EXERCISE OBJECTIVE: Retype the voltage-trace passage word for word, from "The best strategy, and" to "shows an example.".

SOURCE PASSAGE:
________________

The best strategy, and the choice of parameters, clearly depends on the shape of the voltage trace over time, and on the processor performance. In the rest of the section, we consider different shapes which we represent in the form of a "terrain", as they remind of a hilly landscape. Figure 8 shows an example.



Fig. 8. Single terrain of input voltage trace. (x-axis = time, y-axis = voltage)

The dark blue area lies below the reset threshold, while the light blue area is above. The line GD represents the soft threshold value defined, which would be used as a reference voltage for carrying out NV operations. We identify several parameters that characterize both the trace and the processor execution:

- $\alpha$  the time required from a power on event to the start of execution of the main () function;
- β available time to execute the main () code before crossing the 'closing' threshold (From Figure 8, point D is the 'closing' threshold, because after D the trace continues to stay below the soft threshold and eventually goes below the reset threshold);
- $\delta$  available time left between the soft threshold (NV write) and reset;
- $T_{STARTUP}$  = minimum time required to startup the main () code after reset (in our case this would be 201 cc

and the corresponding power required would be the area under the curve BC);

- $T_{SINGLE\_EXEC}$  = minimum time required to execute a single output after reaching the main() code, this would be 72 cc;
- *T<sub>NV\_SAVE</sub>* = minimum time required for NV write after an interrupt is received, this would be 117 cc;

In our implementation,  $\alpha = T_{STARTUP}$ . Below, we consider each performance indicator.

________________

INFORMATION SUPPLIED:
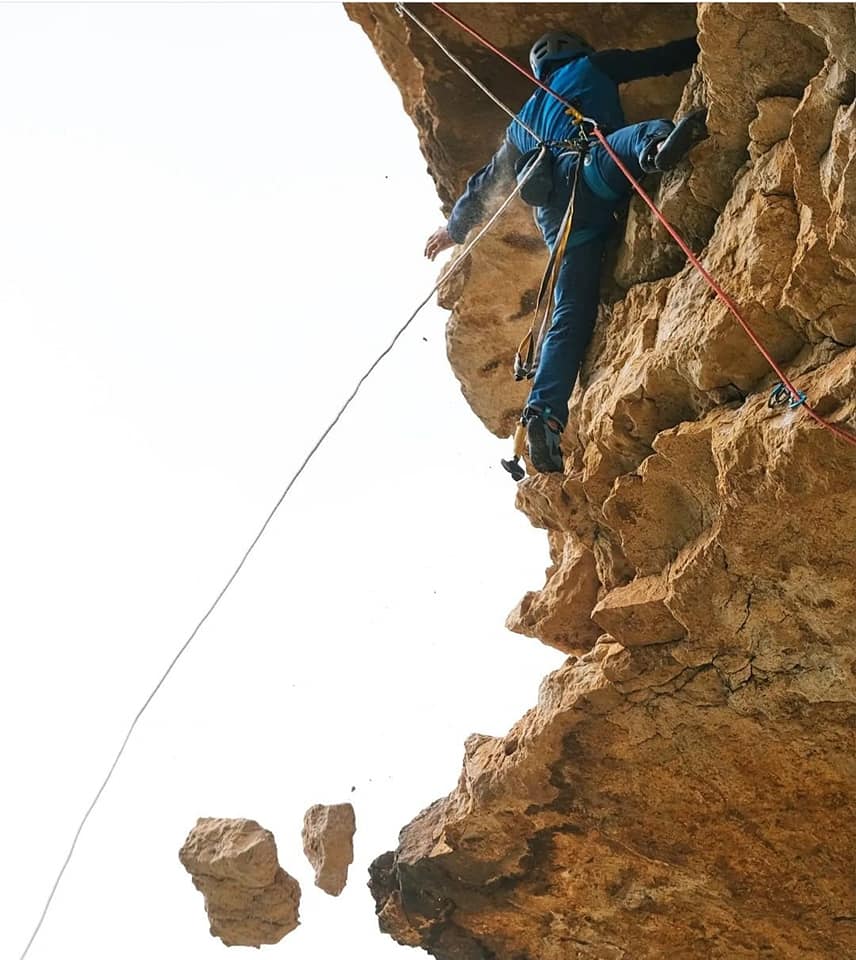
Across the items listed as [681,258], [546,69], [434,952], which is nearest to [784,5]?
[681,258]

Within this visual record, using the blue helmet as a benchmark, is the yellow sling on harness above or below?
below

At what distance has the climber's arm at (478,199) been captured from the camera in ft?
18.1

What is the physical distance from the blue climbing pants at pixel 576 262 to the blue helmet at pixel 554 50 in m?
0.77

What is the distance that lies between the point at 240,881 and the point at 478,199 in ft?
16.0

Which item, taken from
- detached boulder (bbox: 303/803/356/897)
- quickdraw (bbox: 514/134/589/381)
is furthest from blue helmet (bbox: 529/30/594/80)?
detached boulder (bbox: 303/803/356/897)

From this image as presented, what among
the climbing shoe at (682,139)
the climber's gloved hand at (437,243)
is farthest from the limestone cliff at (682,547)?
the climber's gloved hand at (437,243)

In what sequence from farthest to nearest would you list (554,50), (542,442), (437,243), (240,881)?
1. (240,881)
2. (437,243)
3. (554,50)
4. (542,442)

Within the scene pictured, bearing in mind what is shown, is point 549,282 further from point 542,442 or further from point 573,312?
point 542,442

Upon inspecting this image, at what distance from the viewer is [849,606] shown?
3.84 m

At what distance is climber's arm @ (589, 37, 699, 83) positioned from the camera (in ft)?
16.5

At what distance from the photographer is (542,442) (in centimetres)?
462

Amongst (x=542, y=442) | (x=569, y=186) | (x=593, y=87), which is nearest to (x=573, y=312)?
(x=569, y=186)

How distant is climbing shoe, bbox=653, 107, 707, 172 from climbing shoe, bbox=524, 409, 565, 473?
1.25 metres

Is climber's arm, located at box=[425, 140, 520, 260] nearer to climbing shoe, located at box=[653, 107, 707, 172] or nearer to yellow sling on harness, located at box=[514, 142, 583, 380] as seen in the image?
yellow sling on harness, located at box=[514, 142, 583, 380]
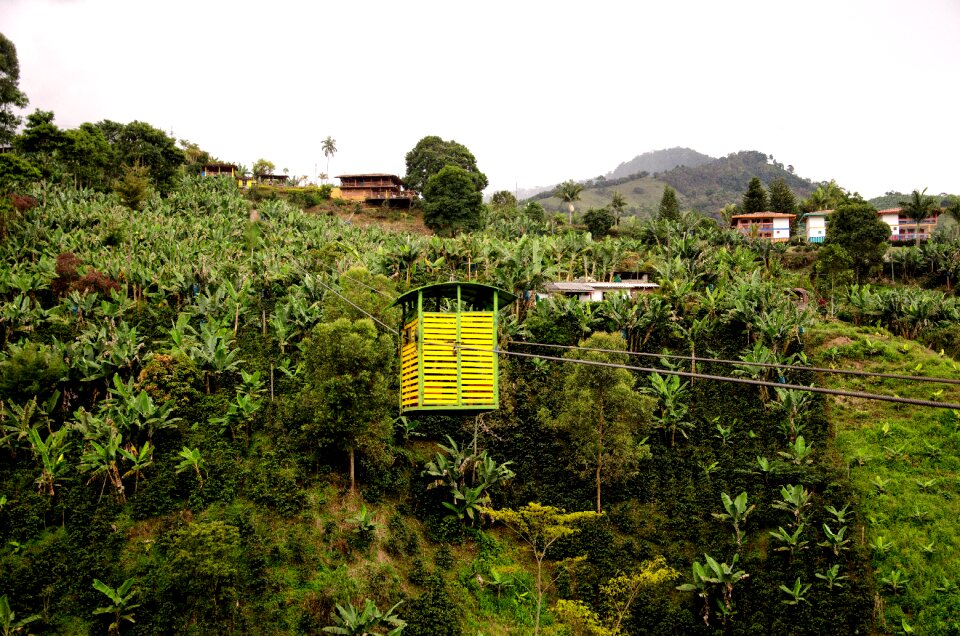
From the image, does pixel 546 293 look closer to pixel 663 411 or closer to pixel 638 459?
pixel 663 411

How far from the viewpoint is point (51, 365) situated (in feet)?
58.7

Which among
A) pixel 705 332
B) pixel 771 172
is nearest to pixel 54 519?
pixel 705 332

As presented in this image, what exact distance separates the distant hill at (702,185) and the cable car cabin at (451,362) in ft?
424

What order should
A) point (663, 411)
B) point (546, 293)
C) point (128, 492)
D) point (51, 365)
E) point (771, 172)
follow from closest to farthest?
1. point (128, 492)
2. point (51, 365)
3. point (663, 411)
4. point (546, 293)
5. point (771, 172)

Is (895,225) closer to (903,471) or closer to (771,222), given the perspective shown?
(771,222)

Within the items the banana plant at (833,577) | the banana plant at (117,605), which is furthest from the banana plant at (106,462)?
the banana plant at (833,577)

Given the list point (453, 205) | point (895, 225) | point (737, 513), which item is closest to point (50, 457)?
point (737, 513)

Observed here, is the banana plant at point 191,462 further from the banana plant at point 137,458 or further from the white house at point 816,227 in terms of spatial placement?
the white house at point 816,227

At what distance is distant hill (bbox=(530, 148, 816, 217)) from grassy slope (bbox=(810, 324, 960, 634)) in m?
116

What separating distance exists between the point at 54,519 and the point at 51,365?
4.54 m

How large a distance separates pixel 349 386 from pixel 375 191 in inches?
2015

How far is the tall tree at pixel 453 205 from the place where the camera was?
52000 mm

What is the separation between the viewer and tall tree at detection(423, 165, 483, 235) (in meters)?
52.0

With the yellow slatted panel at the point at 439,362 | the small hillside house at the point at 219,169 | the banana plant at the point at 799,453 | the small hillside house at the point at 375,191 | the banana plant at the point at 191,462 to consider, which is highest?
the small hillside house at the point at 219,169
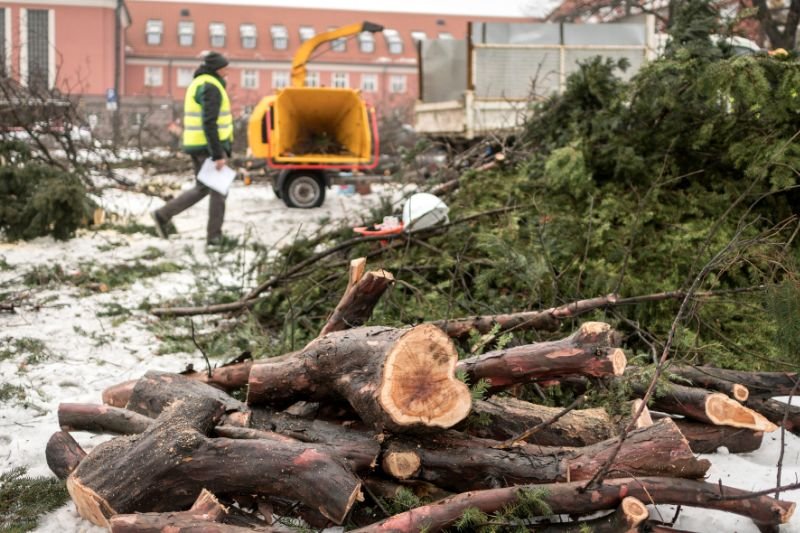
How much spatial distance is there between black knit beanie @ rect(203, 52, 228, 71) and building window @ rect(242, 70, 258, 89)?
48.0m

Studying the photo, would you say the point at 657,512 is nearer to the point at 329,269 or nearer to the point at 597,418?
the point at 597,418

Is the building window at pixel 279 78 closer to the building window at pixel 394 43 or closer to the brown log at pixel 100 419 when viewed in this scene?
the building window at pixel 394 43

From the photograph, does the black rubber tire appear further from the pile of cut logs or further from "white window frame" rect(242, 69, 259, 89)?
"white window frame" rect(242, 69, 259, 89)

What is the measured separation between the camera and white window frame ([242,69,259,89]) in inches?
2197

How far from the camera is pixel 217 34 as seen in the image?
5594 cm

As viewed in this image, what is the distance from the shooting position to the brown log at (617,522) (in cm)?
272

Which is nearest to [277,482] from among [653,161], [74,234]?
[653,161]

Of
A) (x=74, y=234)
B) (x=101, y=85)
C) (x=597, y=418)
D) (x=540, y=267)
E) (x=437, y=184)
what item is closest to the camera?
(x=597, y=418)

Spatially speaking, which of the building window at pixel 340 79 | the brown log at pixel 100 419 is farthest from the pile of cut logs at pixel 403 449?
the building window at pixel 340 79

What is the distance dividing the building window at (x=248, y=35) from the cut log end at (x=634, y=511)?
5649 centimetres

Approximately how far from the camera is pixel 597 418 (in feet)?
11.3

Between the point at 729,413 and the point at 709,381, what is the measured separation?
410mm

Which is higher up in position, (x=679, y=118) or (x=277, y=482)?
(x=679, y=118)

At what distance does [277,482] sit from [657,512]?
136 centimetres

________________

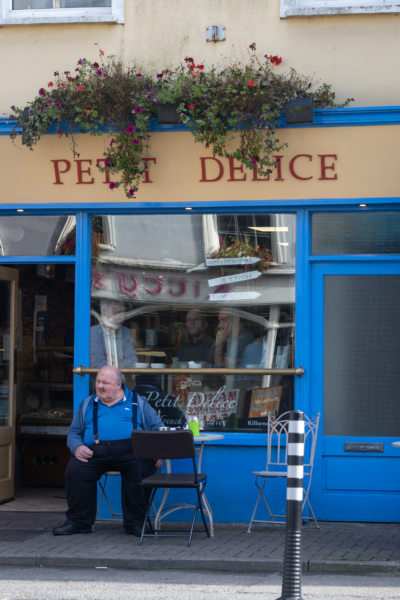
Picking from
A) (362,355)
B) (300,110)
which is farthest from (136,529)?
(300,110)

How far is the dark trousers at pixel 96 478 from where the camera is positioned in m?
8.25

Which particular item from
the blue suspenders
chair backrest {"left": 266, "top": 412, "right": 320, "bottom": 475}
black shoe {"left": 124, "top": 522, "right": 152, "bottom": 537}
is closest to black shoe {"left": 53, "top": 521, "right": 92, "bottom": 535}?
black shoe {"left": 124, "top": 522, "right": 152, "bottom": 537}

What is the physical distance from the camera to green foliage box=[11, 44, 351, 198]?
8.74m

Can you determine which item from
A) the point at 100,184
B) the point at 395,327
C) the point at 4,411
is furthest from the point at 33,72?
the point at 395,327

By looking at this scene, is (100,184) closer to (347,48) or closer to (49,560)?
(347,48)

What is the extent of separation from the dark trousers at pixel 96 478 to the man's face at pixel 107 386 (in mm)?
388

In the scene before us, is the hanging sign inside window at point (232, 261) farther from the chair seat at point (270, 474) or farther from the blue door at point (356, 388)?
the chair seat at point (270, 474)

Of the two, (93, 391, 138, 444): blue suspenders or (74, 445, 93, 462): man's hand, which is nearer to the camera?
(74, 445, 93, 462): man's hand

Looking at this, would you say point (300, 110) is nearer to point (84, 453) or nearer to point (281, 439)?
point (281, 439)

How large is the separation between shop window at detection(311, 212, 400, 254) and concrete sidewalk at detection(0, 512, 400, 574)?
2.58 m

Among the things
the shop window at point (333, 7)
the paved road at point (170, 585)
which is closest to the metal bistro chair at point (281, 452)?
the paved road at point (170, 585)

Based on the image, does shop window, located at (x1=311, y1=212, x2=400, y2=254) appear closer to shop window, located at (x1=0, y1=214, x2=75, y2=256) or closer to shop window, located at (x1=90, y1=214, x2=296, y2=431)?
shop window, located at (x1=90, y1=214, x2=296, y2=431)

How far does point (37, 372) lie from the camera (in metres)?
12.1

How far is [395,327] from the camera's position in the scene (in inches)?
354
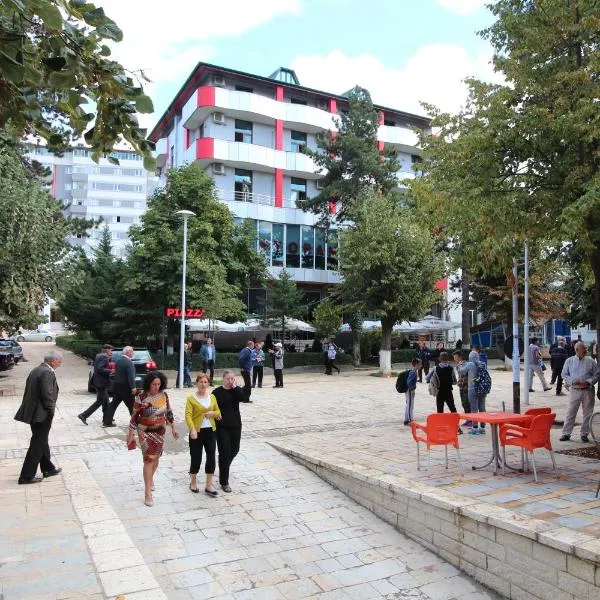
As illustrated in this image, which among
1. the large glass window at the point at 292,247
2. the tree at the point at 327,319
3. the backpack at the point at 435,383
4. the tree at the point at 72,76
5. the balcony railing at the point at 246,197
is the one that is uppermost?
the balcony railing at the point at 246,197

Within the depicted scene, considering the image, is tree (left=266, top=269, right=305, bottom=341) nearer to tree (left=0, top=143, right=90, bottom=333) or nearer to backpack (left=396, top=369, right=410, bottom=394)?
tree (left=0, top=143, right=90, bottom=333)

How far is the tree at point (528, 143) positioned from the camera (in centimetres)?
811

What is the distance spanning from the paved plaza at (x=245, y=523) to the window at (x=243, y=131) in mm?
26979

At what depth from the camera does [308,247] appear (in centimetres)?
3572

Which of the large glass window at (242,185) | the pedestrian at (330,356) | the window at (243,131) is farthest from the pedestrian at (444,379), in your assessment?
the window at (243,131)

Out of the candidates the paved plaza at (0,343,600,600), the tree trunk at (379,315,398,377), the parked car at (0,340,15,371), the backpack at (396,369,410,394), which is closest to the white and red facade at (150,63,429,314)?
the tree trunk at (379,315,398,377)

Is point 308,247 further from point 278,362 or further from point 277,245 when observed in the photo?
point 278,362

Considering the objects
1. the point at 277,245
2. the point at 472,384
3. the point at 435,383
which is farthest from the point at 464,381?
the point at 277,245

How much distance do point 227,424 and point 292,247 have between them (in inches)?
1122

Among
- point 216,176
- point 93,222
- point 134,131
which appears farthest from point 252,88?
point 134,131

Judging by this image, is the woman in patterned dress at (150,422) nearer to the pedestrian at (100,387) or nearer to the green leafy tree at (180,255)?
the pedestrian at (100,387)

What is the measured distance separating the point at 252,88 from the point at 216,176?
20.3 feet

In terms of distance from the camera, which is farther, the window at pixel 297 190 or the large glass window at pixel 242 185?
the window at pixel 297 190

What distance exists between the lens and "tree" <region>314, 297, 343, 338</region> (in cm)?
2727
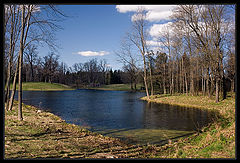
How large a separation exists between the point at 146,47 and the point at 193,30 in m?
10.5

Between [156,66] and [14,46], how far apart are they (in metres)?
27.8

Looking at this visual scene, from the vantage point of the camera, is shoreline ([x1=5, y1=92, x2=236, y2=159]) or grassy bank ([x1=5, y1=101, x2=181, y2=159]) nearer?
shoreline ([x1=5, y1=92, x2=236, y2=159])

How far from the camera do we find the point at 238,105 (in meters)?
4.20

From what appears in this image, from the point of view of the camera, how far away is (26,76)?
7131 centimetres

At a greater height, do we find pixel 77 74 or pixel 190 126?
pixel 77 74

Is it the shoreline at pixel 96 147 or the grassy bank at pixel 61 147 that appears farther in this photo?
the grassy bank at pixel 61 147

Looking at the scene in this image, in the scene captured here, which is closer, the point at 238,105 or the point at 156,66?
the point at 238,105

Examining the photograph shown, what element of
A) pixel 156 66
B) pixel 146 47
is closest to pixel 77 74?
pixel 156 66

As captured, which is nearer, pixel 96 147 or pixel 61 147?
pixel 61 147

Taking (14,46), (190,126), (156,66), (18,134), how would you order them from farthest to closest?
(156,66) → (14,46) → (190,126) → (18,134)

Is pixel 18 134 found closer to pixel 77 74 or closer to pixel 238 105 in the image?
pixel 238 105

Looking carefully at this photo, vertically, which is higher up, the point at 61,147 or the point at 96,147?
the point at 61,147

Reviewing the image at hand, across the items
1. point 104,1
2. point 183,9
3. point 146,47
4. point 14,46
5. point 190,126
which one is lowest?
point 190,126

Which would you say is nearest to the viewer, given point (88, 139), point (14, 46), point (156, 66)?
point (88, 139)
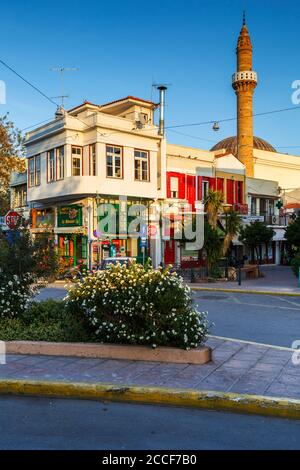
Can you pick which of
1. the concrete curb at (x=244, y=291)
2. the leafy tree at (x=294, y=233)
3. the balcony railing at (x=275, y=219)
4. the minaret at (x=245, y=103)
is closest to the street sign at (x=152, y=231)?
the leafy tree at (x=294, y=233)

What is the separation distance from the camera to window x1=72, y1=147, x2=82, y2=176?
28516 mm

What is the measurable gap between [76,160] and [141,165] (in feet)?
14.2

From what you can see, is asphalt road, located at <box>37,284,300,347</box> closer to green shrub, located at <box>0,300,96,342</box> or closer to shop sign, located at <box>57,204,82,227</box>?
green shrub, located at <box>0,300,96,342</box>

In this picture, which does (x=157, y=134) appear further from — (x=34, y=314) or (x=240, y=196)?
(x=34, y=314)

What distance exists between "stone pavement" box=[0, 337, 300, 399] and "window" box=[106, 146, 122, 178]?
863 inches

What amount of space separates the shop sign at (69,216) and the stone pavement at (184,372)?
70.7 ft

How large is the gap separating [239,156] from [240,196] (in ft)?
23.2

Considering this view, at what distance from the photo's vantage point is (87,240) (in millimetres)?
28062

________________

THE RESULT:
The best strategy, and the choice of parameters, clearly depends on the shape of the voltage trace over time, and on the processor performance. In the rest of the section, we consider different shapes which we represent in the form of a "terrain", as they remind of a hilly landscape. Figure 8 shows an example.